This repo hosts the community.okd Ansible Collection.

Description

The collection includes a variety of Ansible content to help automate the management of applications in OKD clusters, as well as the provisioning and maintenance of clusters themselves.

CI Codecov

Communication

For more information about communication, see the Ansible communication guide.

Requirements

Ansible version compatibility

This collection has been tested against following Ansible versions: >=2.15.0.

Please ensure to update the network_os to use the fully qualified collection name (for example, cisco.ios.ios). Plugins and modules within a collection may be tested with only specific Ansible versions. A collection may contain metadata that identifies these versions. PEP440 is the schema used to describe the versions of Ansible.

Python Support

  • Collection supports 3.9+

Kubernetes Version Support

This collection supports Kubernetes versions >=1.24.

Included content

Click on the name of a plugin or module to view that content's documentation:

Connection plugins

Name Description
community.okd.oc Execute tasks in pods running on OpenShift.

Inventory plugins

Name Description
community.okd.openshift OpenShift inventory source

Modules

Name Description
community.okd.k8s Manage OpenShift objects
community.okd.openshift_adm_groups_sync Sync OpenShift Groups with records from an external provider.
community.okd.openshift_adm_migrate_template_instances Update TemplateInstances to point to the latest group-version-kinds
community.okd.openshift_adm_prune_auth Removes references to the specified roles, clusterroles, users, and groups
community.okd.openshift_adm_prune_builds Prune old completed and failed builds
community.okd.openshift_adm_prune_deployments Remove old completed and failed deployment configs
community.okd.openshift_adm_prune_images Remove unreferenced images
community.okd.openshift_auth Authenticate to OpenShift clusters which require an explicit login step
community.okd.openshift_build Start a new build or Cancel running, pending, or new builds.
community.okd.openshift_import_image Import the latest image information from a tag in a container image registry.
community.okd.openshift_process Process an OpenShift template.openshift.io/v1 Template
community.okd.openshift_registry_info Display information about the integrated registry.
community.okd.openshift_route Expose a Service as an OpenShift Route.

Installation

Installing the Collection from Ansible Galaxy

Before using the OKD collection, you need to install it with the Ansible Galaxy CLI:

ansible-galaxy collection install community.okd

You can also include it in a requirements.yml file and install it via ansible-galaxy collection install -r requirements.yml, using the format:

---
collections:
  - name: community.okd
    version: 4.0.0

Installing the Kubernetes Python Library

Content in this collection requires the Kubernetes Python client to interact with Kubernetes' APIs. You can install it with:

pip3 install kubernetes

Use Cases

Using modules from the OKD Collection in your playbooks

It's preferable to use content in this collection using their Fully Qualified Collection Namespace (FQCN), for example community.okd.openshift:

---
plugin: community.okd.openshift
connections:
  - namespaces:
    - testing

For documentation on how to use individual plugins included in this collection, please see the links in the 'Included content' section earlier in this README.

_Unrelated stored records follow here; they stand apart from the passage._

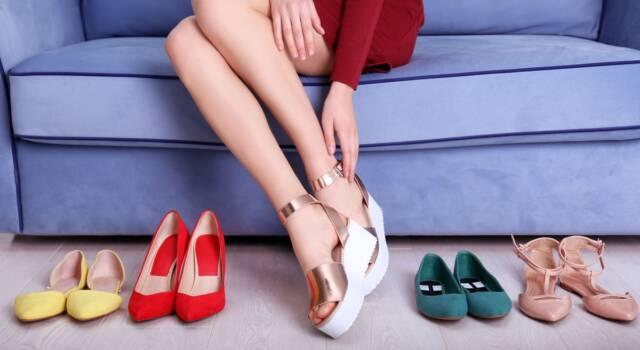 Sex and the City 7 già detta moda: le scarpe con la zeppa sono trend delle over 50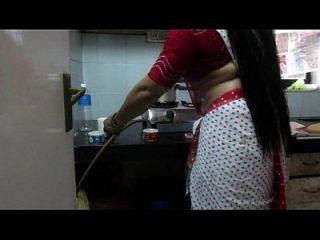 ▶ leena bhabhi 뜨거운 배꼽 주부 1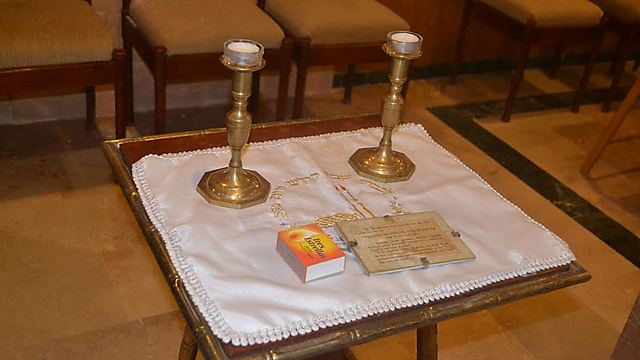Shabbat candles at the only synagogue on the island (Photo: Ayelet Mamo Shay)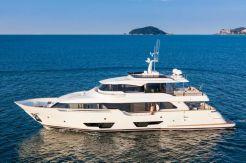 2016 Ferretti Yachts Custom Line Navetta 28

Ansible Turbo mode Tech Preview

The community.okd collection supports Ansible Turbo mode as a tech preview via the cloud.common collection. By default, this feature is disabled. To enable Turbo mode, set the environment variable ENABLE_TURBO_MODE=1 on the managed node. For example:

---
- hosts: remote
  environment:
    ENABLE_TURBO_MODE: 1
  tasks:
    ...

Please read more about Ansible Turbo mode - here.

Contributing to the collection

If you want to develop new content for this collection or improve what's already here, the easiest way to work on the collection is to clone it into one of the configured COLLECTIONS_PATHS, and work on it there.

See Contributing to community.okd.

Testing

The tests directory contains configuration for running sanity tests using ansible-test.

You can run the ansible-test sanity tests with the command:

make test-sanity

The molecule directory contains configuration for running integration tests using molecule.

You can run the molecule integration tests with the command:

make test-integration

These commands will create a directory called ansible_collections which should not be committed or added to the .gitignore (Tracking issue: ansible/ansible#68499)

Prow

This repository uses the OpenShift Prow instance for testing against live OpenShift clusters. The configuration for the CI jobs that this repository runs can be found in the openshift/release repository.

The Prow CI integration test job runs the command:

make test-integration-incluster

which will create a job that runs the normal make integration target. In order to mimic the Prow CI job, you must first build the test image using the Dockerfile in ci/Dockerfile. Then, push the image somewhere that it will be accessible to the cluster, and run

IMAGE_FORMAT=<your image> make test-integration-incluser

where the IMAGE_FORMAT environment variable is the full reference to your container (ie, IMAGE_FORMAT=quay.io/example/molecule-test-runner)

Publishing New Versions

Releases are automatically built and pushed to Ansible Galaxy for any new tag. Before tagging a release, make sure to do the following:

  1. Update the version in the following places:
    • a. The version in galaxy.yml
    • b. This README's requirements.yml example
    • c. The DOWNSTREAM_VERSION in ci/downstream.sh
    • d. The VERSION in Makefile
    • e. The version in requirements.yml
  2. Update the CHANGELOG:
      1. Make sure you have antsibull-changelog installed.
      1. Make sure there are fragments for all known changes in changelogs/fragments.
      1. Run antsibull-changelog release.
  3. Commit the changes and create a PR with the changes. Wait for tests to pass, then merge it once they have.
  4. Tag the version in Git and push to GitHub.

After the version is published, verify it exists on the OKD Collection Galaxy page.

Support

We announce releases and important changes through Ansible's The Bullhorn newsletter. Be sure you are subscribed.

We take part in the global quarterly Ansible Contributor Summit virtually or in-person. Track The Bullhorn newsletter and join us.

For more information about communication, refer to the Ansible Communication guide.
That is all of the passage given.